京都大学図書館蔵(平松文庫)『三体詩』が『三体詩』ではない件

 http://m.kulib.kyoto-u.ac.jp/webopac/ufirdi.do?ufi_target=catdbl&ufi_locale=ja&pkey=RB00006443
 「高士奇」編とあるので、高士奇注『三体詩』(『三体唐詩』)のことかと思ったら中身は全然違いました。
 http://edb.kulib.kyoto-u.ac.jp/exhibit/h570/image/01/h570s0001.html
 外題は「三体詩」と。
 小さな冊子ですが、二つの部分に分かれており、前半は「春部」の題のもとに「春」字を含む熟語を掲出していて、そこに注が付されている。
 「傷春【何橘潭詩格第一】惜春【東坡同上第二】・・・」以下、ここに列挙されている熟語は全部『聯珠詩格』に収録されている詩題です。
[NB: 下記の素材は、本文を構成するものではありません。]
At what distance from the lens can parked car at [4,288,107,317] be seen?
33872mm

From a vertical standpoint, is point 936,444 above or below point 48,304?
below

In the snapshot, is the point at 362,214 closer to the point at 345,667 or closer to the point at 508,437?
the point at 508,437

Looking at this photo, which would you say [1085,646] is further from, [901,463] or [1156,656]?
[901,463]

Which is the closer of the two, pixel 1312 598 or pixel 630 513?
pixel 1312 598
注の部分は、作者と巻の注記。
 後半には「春雪部」とあり、七言絶句が五首引用される。(趙彦昭「奉和聖製人日翫雪応制」、劉憲「奉和人日翫雪応制」、同「奉和聖製游苑遇雪応制」、徐彦伯「人日遇雪応制」、沈佺期「奉和春日翫雪応制」)
 問題はこの後半部分です。筆者がこの五首の詩をどこから抄出したのか、にわかの調査ではちょっとわかりませんでした。
 『古今歳時雑詠』か『文苑英華』、あるいは時代が下って『淵鑑類函』か『佩文斎詠物詩選』あたりかなーと見当をつけてざっと見てみたのですが、どれを見ても作者名(例のごとく、沈佺期の作なのか宋之問の作なのか)や詩題に異同があって完全に対応するものがない。各種データベースをいろいろ検索しても埒が明かなかった。
 二種以上の本をとりあわせたのかもしれませんけど、何でしょうね。いずれにせよ不思議な本でした。あるいはすでに研究があるかもしれません。御教示を乞う。